» **Page excerpt**
------------------------------

Tuesday, May 12, 2009

Sacred Text

Sacred Text

What about the Word of God?
Evidently the angel Gabriel recited The Koran to Mohammad when he was on a mountain. When Mohammad came down from the mountain he recited what the angel had told him to a scribe. This may not be quite right but the idea is that the word went from God to Gabriel to Mohammad to scribe. The Koran is just three degrees removed from God, so one would suppose that The Koran says pretty close to what God wanted.
The same is true of the Book of Mormon. The Words went from God to an angel and tablets of gold, I’m not sure of the order, and finally to Joseph Smith who wrote them down; Joseph Smith doing double duty as both the reader of the tablets and the scribe. The Book of Mormon is also three degrees removed from God and should also be pretty close to what God wanted written.
The books are quite different but are they so different that they contradict each other? Is it possible that both The Koran and The Book of Mormon were dictated by the same god?
Divine texts share a common property. They are all written in such a way as to allow a wide variety of interpretations. This rather complements the human fascination with interpretation. Humans can interpret the Word of God in such a way that the different texts complement each other or in such a way that the texts call for the destruction of any other God; and shades of gray between these two extremes.
I’m not sure about the Vedas. I have been told that the Vedas were existent before the gods and that in the beginning humans were smart enough to remember them. But humans degraded to a point where they couldn’t remember the Vedas and had to invent writing so they could write them down. This seems to beg the question as to where the Vedas came from since they were always there. But this is just what I was told and there may be other versions. I don’t consider the Eastern versions of gods, not because they aren’t cool but because I am, at the moment, considering monotheism.

------------------------------

» **Data extracts**
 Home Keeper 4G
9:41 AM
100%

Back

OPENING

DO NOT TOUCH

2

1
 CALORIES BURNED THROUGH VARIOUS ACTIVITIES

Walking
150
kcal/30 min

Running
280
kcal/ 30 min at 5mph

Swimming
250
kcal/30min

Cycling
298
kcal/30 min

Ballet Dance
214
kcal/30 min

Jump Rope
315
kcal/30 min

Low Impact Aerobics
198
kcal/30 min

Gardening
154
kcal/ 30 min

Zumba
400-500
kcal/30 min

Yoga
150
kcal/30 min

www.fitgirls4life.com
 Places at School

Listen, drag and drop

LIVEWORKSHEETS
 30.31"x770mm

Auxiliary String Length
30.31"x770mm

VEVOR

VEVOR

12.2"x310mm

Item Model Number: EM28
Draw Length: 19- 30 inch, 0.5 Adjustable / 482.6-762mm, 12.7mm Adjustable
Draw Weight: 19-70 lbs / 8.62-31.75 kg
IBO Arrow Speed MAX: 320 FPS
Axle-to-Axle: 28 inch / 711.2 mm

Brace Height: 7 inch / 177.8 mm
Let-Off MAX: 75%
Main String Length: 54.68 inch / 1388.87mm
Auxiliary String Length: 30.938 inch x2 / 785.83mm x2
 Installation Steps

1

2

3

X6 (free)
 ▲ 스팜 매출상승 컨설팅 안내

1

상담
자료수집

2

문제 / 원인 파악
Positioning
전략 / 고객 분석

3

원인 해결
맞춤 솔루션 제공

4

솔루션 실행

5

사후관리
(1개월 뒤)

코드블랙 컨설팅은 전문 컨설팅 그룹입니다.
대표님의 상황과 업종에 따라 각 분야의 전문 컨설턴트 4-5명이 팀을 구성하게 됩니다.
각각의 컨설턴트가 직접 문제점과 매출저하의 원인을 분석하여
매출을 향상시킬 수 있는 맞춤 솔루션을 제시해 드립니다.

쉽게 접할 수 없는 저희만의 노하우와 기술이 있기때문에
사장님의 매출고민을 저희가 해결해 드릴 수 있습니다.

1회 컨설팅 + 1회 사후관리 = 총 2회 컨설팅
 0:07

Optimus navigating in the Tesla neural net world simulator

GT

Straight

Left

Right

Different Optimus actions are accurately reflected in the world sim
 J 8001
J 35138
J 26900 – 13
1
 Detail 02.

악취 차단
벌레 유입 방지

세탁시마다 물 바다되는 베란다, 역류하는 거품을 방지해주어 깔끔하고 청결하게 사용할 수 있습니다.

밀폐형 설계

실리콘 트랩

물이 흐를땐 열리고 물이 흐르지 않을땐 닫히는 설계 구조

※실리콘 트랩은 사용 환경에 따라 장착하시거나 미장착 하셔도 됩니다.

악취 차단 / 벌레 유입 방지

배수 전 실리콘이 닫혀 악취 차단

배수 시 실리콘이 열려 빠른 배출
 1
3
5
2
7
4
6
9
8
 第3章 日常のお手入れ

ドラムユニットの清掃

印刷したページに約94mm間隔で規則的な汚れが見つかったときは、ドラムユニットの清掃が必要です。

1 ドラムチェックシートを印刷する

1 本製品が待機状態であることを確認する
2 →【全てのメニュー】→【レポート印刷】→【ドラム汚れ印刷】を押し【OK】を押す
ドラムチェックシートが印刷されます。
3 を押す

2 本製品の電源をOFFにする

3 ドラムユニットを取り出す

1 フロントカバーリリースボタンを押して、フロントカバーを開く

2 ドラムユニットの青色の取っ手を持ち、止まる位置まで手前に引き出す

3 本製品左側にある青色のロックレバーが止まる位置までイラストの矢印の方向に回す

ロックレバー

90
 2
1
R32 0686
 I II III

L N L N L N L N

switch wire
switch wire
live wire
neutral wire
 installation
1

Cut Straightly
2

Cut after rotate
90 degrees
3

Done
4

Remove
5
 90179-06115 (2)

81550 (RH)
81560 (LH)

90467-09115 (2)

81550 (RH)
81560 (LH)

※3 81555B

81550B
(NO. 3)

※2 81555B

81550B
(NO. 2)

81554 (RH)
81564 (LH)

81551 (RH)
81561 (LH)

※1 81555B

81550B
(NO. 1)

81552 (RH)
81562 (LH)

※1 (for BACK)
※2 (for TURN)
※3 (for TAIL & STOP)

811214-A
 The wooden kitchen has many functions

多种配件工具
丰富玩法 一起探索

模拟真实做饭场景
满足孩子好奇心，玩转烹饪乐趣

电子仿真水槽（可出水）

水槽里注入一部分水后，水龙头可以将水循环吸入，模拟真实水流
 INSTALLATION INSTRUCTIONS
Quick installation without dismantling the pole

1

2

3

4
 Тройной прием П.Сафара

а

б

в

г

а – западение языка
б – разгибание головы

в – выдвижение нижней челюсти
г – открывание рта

------------------------------

» **Activity list**
- a) Reproduce the passage of the blog post on sacred texts between "Divine texts share" and "these two extremes.", inclusive.
- b) In the blog post on sacred texts, what two roles does Joseph Smith fill?
- c) Carry the blog post on sacred texts forward from its last sentence.

» **Task responses**
- a)
Divine texts share a common property. They are all written in such a way as to allow a wide variety of interpretations. This rather complements the human fascination with interpretation. Humans can interpret the Word of God in such a way that the different texts complement each other or in such a way that the texts call for the destruction of any other God; and shades of gray between these two extremes.

- b) He is both the reader of the tablets and the scribe.

- c)
Except for the tablets on which The Ten Commandments were written, it seems pretty well agreed that the Torah and The New Testament were written by people. The degree of separation from God is more difficult to determine. If I suppose the author of a particular part of The Bible was divinely inspired then the author was, therefore, memorizing or writing exactly what God wanted. The degree of separation between the words we read today and the original words depends on the number of times they were passed on orally and written until the earliest example we have of the written word. I’ll suppose that from the printing press on there wasn’t much error in reproduction.
I suppose the copyists could be divinely inspired but then copy wouldn’t change from generation to generation or recitation to recitation” unless God had reasons for letting a certain number of both random and intentional errors into the copies. Actually, God must have realized that there would be differences between copies. Perhaps God made the meaning of the words remain even after copying errors. As language developed there would be more versions of The Bible. God must have anticipated this.
By the time God started on The Bible, God must have had a pretty good idea of what humanity was like. Cain had killed Abel and the flood had occurred. It was evidently important to leave the story of Noah to following generations, that the first thing Noah after the flood subsided was build an altar and the next thing was plant grapes so he could make wine and get drunk. Perhaps God is pointing out something that is an important universal characteristic of humanity. Perhaps the inner message of these stories is a set of survival instructions. Hidden in the words is the knowledge of how humans could get along. Perhaps Biblical scholars could try to find that message. But God wouldn’t have restricted the knowledge to scholars; the knowledge would be there for anybody. Since copying errors don't affect meaning, the meaning must be in the stories. But that meaning would have to be in all ways to interpret the stories from all over the world. The search would be for nuggets that were common to all stories...which would require knowing all the stories. That should keep some people off the streets and out of the pool halls for awhile.
While the writers of the Torah are often known only by the word they used for God, much more is known about the writers of the New Testament. There were conflicts because there were different memories of how events happened and what was said. But maybe that was part of the lesson.

Instead of starting with an estimate of the veracity of The Bible, I start with what I am reasonably sure is correct. It was written by people.
I can read The Bible and see that it was written by people who were articulate. In my opinion much of the writing shows insight and depth and wisdom. Inspired by God or not, The Bible is a worthwhile read.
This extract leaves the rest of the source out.